» **What is asked**
In the data, lay out everything from the line containing "Starting with the" down to the line containing "through to farthest?" as a numbered list, leaving out any blank lines.

-- BEGIN Data provided --

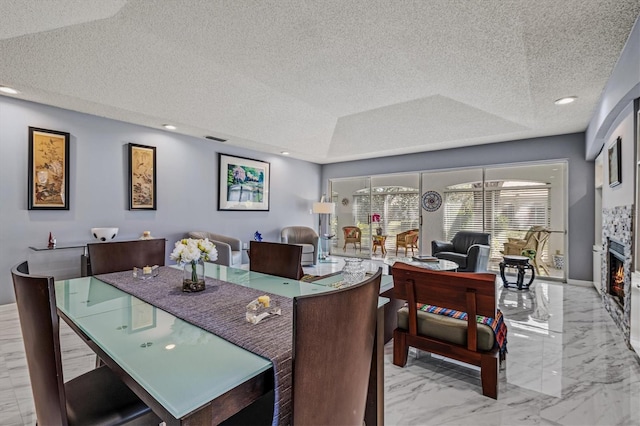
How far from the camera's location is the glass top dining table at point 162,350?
0.80 metres

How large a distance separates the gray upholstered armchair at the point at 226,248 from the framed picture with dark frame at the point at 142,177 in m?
0.87

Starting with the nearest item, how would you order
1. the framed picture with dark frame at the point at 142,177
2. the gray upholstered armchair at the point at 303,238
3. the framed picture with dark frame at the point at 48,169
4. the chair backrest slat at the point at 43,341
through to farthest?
the chair backrest slat at the point at 43,341, the framed picture with dark frame at the point at 48,169, the framed picture with dark frame at the point at 142,177, the gray upholstered armchair at the point at 303,238

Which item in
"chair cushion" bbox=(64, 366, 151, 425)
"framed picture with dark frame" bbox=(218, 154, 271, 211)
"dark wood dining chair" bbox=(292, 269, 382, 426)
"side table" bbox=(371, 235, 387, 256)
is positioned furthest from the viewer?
"side table" bbox=(371, 235, 387, 256)

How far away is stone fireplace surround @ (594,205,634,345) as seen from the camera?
8.89 feet

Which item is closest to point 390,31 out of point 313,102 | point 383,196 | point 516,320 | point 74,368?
point 313,102

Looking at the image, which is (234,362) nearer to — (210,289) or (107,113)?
(210,289)

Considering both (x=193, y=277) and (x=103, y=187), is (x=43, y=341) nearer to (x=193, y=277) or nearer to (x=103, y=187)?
(x=193, y=277)

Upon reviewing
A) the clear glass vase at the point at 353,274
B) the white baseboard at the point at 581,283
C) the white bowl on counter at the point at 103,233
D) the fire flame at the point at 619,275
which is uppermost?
the white bowl on counter at the point at 103,233

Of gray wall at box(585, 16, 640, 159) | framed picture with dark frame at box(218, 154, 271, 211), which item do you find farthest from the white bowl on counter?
gray wall at box(585, 16, 640, 159)

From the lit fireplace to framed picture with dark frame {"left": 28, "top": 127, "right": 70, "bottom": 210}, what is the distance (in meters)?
6.37

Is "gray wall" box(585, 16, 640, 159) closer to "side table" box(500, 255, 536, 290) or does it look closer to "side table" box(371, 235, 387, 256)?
"side table" box(500, 255, 536, 290)

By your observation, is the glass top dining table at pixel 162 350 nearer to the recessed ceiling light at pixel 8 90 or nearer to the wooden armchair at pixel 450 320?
the wooden armchair at pixel 450 320

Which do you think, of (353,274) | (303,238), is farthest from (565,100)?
(303,238)

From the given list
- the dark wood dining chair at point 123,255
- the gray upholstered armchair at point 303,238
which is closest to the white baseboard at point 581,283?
the gray upholstered armchair at point 303,238
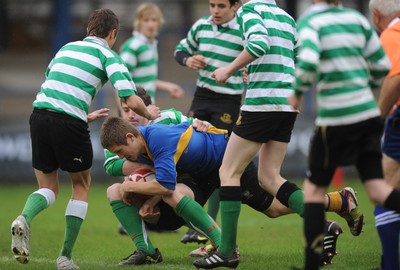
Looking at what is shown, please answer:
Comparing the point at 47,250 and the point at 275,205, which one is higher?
the point at 275,205

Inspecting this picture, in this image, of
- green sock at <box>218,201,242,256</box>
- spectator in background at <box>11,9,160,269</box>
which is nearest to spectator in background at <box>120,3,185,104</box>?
spectator in background at <box>11,9,160,269</box>

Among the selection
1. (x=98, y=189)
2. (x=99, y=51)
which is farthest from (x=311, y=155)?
(x=98, y=189)

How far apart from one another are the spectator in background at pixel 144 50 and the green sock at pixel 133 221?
11.1ft

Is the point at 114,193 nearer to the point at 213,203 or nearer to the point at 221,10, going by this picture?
the point at 213,203

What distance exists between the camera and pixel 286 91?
6.27 m

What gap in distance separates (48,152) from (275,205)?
1780mm

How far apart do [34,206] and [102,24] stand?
4.63 ft

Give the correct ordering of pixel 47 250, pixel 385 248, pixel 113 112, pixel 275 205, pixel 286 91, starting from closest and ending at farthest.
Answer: pixel 385 248, pixel 286 91, pixel 275 205, pixel 47 250, pixel 113 112

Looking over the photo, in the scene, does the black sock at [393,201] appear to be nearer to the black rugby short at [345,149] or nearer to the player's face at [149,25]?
the black rugby short at [345,149]

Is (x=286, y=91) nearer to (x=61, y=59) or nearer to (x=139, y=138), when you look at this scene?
(x=139, y=138)

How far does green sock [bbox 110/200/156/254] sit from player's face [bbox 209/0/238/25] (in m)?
2.19

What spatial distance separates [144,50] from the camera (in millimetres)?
9977

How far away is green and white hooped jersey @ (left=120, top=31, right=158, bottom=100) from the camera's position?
32.4 ft

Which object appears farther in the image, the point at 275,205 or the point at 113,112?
the point at 113,112
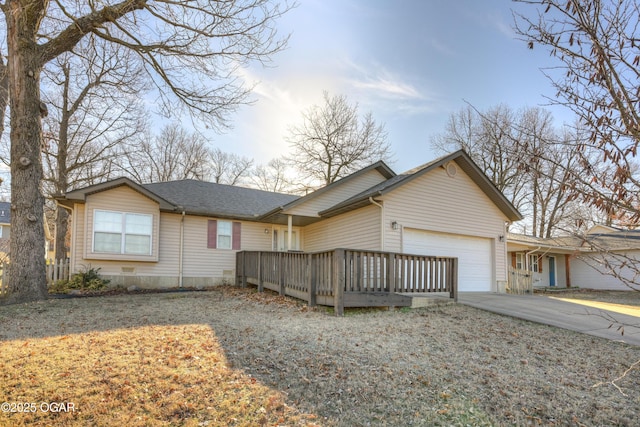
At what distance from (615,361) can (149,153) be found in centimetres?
3057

-- END Data provided --

» **Solution for this problem**
1. Starting with the nearest item, how would you order
2. 1. the framed picture with dark frame at the point at 142,177
3. 2. the gray upholstered armchair at the point at 303,238
4. 3. the framed picture with dark frame at the point at 48,169
5. 4. the chair backrest slat at the point at 43,341
6. through to farthest?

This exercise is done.